Exposition « Amour et méditation», contre le Sida.
L’exposition du voyage intérieur
Ahmed El Amine expose des œuvres tout en sensibilité et pudeur sur les autres, dans un esprit teinté de soufisme, et se mobilise ainsi contre le Sida.
Le soufisme s’invite en force dans les tableaux d’Ahmed El Amine. Ce peintre amoureux de la quête perpétuelle du style comme de la technique expose actuellement ces œuvres au café Amphytrium de Casablanca, avec cette inspiration soufie revendiquée : les tableaux, tout en retenue, en discrétion, semblent des songes échappés de l’esprit méditatif de leur auteur.
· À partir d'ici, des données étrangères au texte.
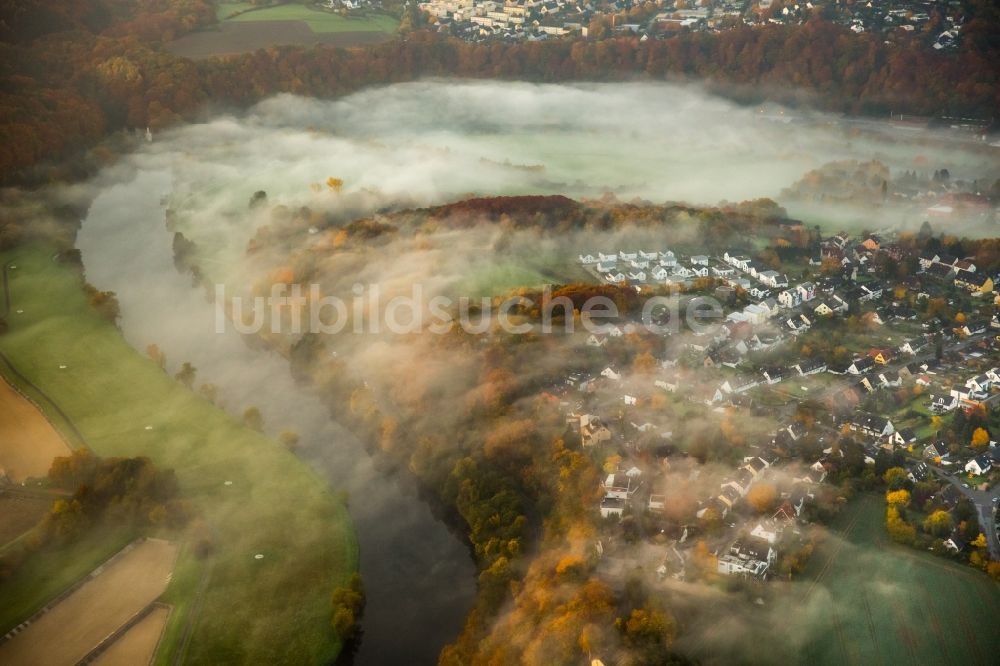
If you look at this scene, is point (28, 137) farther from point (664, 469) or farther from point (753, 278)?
point (664, 469)

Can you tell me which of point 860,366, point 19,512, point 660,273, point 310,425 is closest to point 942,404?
point 860,366

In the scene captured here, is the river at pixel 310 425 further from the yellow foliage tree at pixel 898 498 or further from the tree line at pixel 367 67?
the yellow foliage tree at pixel 898 498

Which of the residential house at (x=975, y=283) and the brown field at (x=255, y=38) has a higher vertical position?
the brown field at (x=255, y=38)

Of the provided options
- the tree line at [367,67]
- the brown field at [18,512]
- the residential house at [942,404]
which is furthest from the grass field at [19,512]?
the tree line at [367,67]

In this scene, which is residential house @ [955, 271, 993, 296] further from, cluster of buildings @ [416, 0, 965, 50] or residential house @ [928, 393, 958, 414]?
cluster of buildings @ [416, 0, 965, 50]

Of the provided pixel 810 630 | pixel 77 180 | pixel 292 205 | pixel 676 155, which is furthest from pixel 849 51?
pixel 810 630
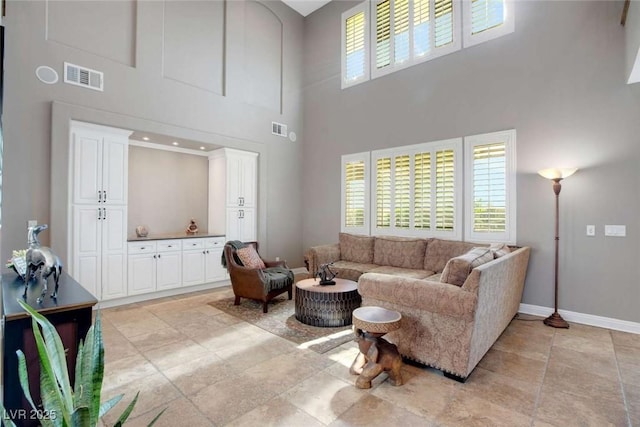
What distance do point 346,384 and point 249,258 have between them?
8.43ft

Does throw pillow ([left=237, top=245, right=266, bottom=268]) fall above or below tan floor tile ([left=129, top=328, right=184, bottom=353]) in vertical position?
above

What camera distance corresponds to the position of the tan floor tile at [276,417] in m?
1.99

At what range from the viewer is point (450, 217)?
486cm

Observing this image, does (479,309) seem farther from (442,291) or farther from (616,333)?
(616,333)

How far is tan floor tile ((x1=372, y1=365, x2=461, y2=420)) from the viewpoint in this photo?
216cm

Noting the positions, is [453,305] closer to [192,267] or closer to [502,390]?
[502,390]

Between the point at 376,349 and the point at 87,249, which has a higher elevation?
the point at 87,249

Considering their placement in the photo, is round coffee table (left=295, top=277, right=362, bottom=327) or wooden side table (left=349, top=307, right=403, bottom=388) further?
round coffee table (left=295, top=277, right=362, bottom=327)

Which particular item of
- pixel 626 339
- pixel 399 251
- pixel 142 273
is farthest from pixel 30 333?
pixel 626 339

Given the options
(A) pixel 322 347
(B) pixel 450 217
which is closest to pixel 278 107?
(B) pixel 450 217

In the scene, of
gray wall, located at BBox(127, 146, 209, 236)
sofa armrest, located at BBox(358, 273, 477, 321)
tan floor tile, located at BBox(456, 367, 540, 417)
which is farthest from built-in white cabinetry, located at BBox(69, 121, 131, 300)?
tan floor tile, located at BBox(456, 367, 540, 417)

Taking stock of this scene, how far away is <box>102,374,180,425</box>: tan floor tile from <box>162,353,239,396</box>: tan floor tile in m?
0.07

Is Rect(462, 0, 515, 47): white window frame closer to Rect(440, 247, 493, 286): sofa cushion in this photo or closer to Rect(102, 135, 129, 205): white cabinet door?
Rect(440, 247, 493, 286): sofa cushion

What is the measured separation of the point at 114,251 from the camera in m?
4.47
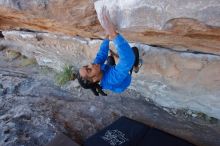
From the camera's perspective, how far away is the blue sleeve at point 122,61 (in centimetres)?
327

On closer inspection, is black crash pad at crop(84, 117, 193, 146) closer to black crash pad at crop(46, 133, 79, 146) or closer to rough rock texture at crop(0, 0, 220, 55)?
black crash pad at crop(46, 133, 79, 146)

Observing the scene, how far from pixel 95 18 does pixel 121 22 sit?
628 mm

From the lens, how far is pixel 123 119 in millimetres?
4617

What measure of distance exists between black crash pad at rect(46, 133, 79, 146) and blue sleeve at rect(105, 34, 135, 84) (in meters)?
1.25

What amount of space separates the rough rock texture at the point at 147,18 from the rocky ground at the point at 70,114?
136cm

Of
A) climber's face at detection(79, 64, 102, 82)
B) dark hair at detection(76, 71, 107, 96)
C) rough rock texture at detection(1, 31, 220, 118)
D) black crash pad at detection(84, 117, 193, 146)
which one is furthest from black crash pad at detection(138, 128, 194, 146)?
climber's face at detection(79, 64, 102, 82)

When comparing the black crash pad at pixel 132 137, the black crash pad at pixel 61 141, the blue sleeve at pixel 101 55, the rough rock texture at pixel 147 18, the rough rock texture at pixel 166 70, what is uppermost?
the rough rock texture at pixel 147 18

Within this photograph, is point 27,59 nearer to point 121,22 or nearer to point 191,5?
point 121,22

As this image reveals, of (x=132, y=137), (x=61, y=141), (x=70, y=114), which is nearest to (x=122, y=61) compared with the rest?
(x=132, y=137)

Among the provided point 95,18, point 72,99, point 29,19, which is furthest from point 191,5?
point 72,99

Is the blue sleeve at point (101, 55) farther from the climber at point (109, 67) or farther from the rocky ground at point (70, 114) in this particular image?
the rocky ground at point (70, 114)

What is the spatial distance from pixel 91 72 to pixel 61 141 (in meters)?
1.40

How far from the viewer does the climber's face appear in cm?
359

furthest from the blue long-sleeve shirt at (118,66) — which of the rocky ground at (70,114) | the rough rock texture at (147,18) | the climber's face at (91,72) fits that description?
the rocky ground at (70,114)
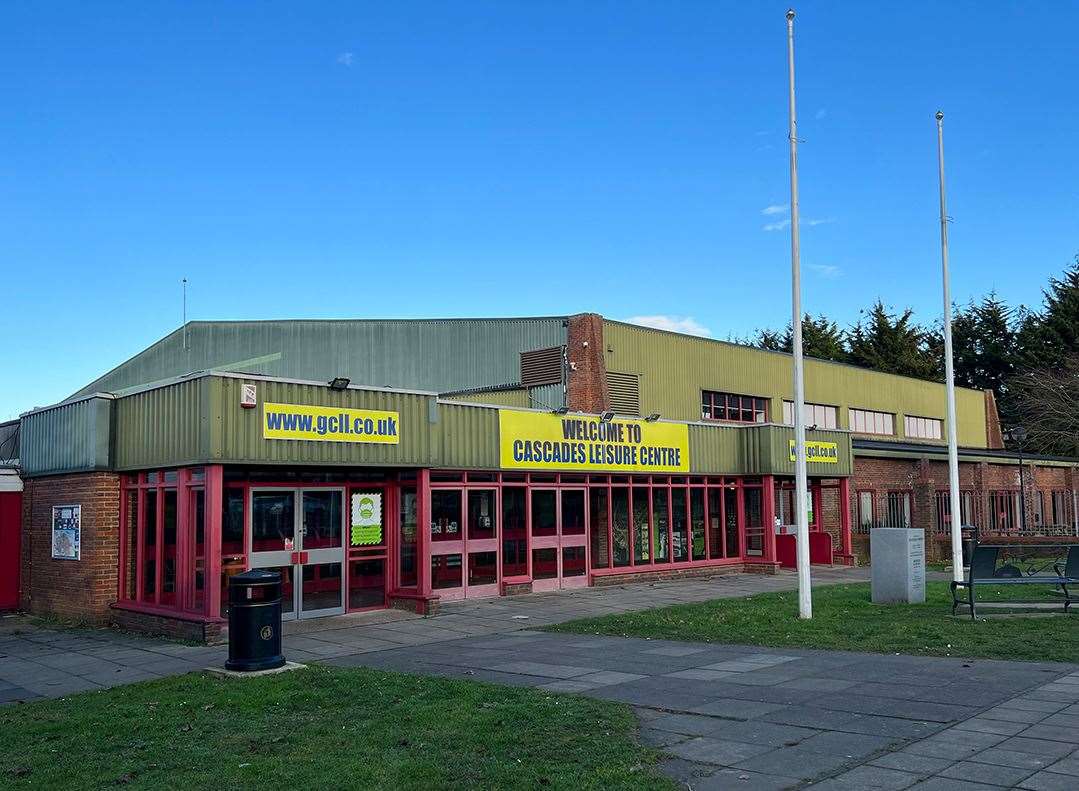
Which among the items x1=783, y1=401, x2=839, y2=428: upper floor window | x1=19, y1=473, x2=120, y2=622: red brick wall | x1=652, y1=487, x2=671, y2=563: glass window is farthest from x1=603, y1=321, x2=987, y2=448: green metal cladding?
x1=19, y1=473, x2=120, y2=622: red brick wall

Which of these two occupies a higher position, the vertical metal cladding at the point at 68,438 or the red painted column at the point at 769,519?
the vertical metal cladding at the point at 68,438

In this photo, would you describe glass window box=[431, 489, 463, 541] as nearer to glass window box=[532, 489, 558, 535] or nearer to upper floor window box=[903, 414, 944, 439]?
glass window box=[532, 489, 558, 535]

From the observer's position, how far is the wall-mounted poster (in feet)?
56.3

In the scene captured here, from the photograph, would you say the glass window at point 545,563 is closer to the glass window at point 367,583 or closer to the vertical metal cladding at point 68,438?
the glass window at point 367,583

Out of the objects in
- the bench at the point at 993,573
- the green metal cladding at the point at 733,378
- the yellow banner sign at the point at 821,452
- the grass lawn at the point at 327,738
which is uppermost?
the green metal cladding at the point at 733,378

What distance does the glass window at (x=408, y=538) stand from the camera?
1802cm

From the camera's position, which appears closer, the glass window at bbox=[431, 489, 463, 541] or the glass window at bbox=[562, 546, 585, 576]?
the glass window at bbox=[431, 489, 463, 541]

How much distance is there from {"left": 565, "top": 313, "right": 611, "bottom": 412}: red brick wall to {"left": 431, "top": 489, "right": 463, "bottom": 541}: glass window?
7.94 m

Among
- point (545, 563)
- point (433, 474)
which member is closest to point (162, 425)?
point (433, 474)

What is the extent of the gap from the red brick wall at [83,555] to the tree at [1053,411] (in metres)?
41.2

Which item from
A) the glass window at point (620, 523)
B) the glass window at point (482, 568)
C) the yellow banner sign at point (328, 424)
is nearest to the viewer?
the yellow banner sign at point (328, 424)

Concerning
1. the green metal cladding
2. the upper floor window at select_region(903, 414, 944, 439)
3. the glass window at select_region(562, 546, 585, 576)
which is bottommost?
the glass window at select_region(562, 546, 585, 576)

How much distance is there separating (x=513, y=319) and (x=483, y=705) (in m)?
20.9

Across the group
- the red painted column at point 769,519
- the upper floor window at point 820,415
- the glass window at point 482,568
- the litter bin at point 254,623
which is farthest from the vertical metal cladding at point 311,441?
the upper floor window at point 820,415
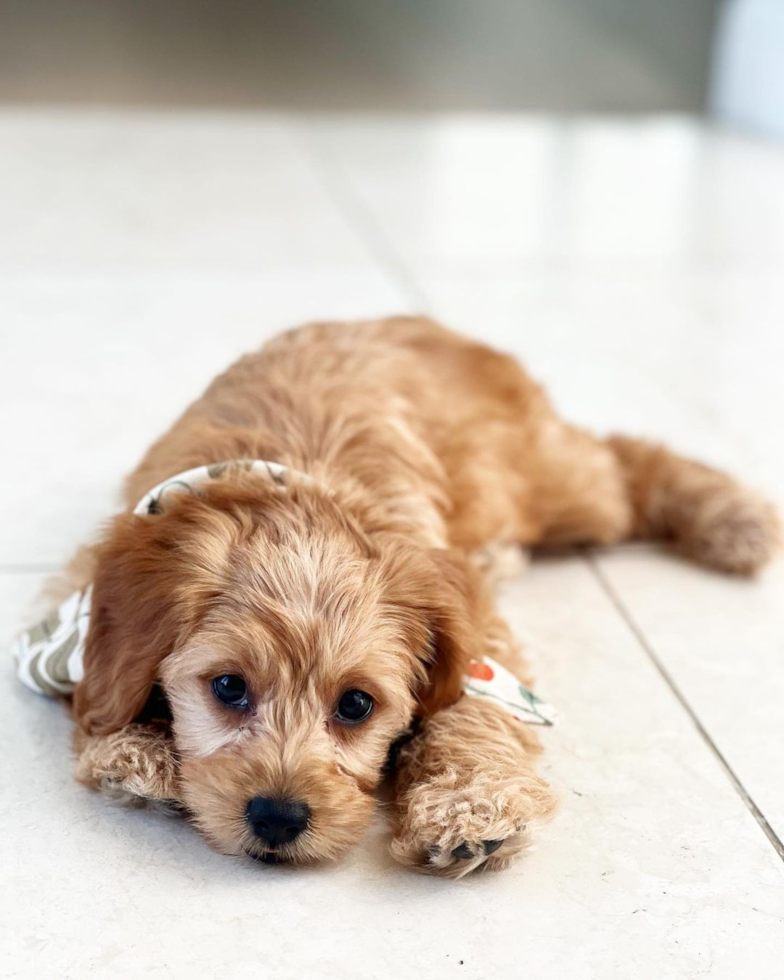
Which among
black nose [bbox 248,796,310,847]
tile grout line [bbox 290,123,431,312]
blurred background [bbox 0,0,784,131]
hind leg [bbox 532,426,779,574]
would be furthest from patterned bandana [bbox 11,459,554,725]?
blurred background [bbox 0,0,784,131]

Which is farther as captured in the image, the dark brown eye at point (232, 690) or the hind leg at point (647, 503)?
the hind leg at point (647, 503)

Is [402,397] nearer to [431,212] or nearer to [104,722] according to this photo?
[104,722]

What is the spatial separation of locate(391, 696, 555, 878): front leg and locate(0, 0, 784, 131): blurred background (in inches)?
309

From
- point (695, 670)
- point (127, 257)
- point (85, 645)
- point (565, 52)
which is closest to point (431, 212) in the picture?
point (127, 257)

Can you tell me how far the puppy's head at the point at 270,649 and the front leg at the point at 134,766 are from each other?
4 centimetres

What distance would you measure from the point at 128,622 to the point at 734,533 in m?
1.77

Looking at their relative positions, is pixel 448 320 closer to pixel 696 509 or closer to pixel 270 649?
pixel 696 509

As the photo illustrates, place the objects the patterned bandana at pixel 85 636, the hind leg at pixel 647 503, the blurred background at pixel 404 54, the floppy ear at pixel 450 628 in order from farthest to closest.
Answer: the blurred background at pixel 404 54 → the hind leg at pixel 647 503 → the patterned bandana at pixel 85 636 → the floppy ear at pixel 450 628

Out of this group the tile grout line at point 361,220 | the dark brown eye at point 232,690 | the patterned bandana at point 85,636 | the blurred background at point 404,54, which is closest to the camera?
the dark brown eye at point 232,690

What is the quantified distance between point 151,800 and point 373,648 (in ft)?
1.57

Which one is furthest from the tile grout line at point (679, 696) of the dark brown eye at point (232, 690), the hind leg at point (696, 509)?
the dark brown eye at point (232, 690)

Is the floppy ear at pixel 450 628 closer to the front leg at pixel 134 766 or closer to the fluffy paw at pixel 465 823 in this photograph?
the fluffy paw at pixel 465 823

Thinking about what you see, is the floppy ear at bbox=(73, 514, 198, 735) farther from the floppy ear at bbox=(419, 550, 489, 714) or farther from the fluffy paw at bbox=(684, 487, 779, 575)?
the fluffy paw at bbox=(684, 487, 779, 575)

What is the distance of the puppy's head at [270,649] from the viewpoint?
2.09 meters
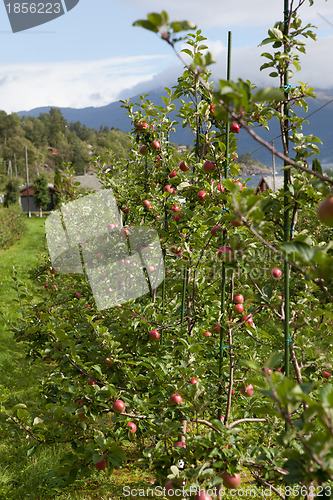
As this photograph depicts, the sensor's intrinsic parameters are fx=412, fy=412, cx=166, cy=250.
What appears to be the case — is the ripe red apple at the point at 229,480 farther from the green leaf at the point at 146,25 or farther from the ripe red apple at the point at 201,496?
the green leaf at the point at 146,25

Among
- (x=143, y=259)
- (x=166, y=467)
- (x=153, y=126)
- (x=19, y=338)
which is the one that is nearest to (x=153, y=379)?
(x=166, y=467)

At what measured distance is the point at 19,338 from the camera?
2.96 metres

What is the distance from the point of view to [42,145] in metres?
78.9

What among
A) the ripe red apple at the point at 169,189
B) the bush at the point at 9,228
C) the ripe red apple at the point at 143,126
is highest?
the ripe red apple at the point at 143,126

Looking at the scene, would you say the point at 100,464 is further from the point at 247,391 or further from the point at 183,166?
the point at 183,166

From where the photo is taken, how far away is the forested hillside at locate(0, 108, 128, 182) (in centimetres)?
6172

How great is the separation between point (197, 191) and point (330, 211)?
4.52 ft

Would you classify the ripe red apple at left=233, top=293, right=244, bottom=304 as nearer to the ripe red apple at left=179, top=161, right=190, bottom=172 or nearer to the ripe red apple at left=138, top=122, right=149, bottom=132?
the ripe red apple at left=179, top=161, right=190, bottom=172

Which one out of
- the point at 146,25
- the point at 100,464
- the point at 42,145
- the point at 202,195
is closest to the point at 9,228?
the point at 202,195

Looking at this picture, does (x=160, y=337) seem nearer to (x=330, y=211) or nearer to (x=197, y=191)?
(x=197, y=191)

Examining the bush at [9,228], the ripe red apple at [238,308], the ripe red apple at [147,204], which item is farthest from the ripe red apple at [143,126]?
the bush at [9,228]

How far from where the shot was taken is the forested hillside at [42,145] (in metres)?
61.7

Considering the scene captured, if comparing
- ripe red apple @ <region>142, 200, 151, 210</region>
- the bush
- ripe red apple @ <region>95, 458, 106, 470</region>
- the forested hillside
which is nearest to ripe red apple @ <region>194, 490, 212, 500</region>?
ripe red apple @ <region>95, 458, 106, 470</region>

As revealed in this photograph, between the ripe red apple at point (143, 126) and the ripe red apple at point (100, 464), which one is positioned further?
the ripe red apple at point (143, 126)
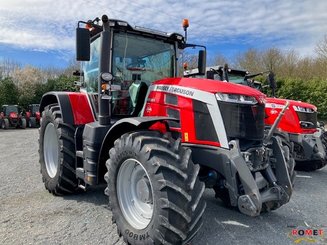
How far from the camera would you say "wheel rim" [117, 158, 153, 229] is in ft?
11.0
Clairement, les personnages, en cercle, vêtus de façon ample, asexués, communiquent une impression de solidarité tranquille, la cohésion de tous se faisant comme par évidence, sans heurts ni relation de pouvoir. L’être est là, avec sa dignité, sa retenue, sa différence aussi. Petits ou grands, plutôt hommes ou femmes, tous finissent par fusionner en bas de tableaux en une seule étoffe, impression accentuée par la peinture ou les traces d’eau coulant volontairement. Les couleurs, chaudes, mais opaques, invitent à voyager, peut-être jusqu’en Afrique, au moins jusqu’à Marrakech. Variations de couleurs ocres, toutes homogènes, les tableaux dessinent un univers en soi, où la vitesse est inconnue, où l’ode à la douceur est permanent. A l’unisson en se tenant par les bras, créant un cercle de pureté par leur entente, ou se faisant face comme pour se chercher, ces personnages indistincts et pourtant pluriels posent la question du vivre-ensemble. Vivre ensemble possible dans le recueillement, le respect, l’humilité.
Mais deux périodes, deux inspirations s’affrontent dans cette même exposition. D’autres toiles, plus lumineuses, aux couleurs froides et vives, vont encore plus loin dans la dépersonnalisation des personnages. Formes géométriques et grands aplats de couleur s’articulent pour suggérer des visages, des corps, des situations. Le visiteur est laissé libre de donner à la toile son sens, et même son titre.
Le baiser, les couples sur des bancs, la femme avec son enfant, sont autant de figures éternelles et innocentes où la sensualité et l’imagination du visiteur s’exprimeront avec liberté, le peintre revendiquant fièrement le rôle actif du spectateur dans la peinture.
Une position plus que jamais d’actualité puisque cette exposition se donne une ambition sociale, à laquelle le visiteur est invité à participer lui-même. En effet, 20% du prix de chaque œuvre est reversé à la fondation Sida Entreprises Maroc, plate-forme d’entreprises œuvrant à la lutte contre le Sida au côté de l’ALCS (Association de Lutte Contre le Sida), et qui a déjà, à son actif, la réalisation de formation de pairs éducateurs dans les entreprises pour y faciliter la sensibilisation au sein du monde du travail. Le nom de l’exposition, Amour et méditation, renvoie donc autant aux sujets évoqués qu’à la démarche. A méditer.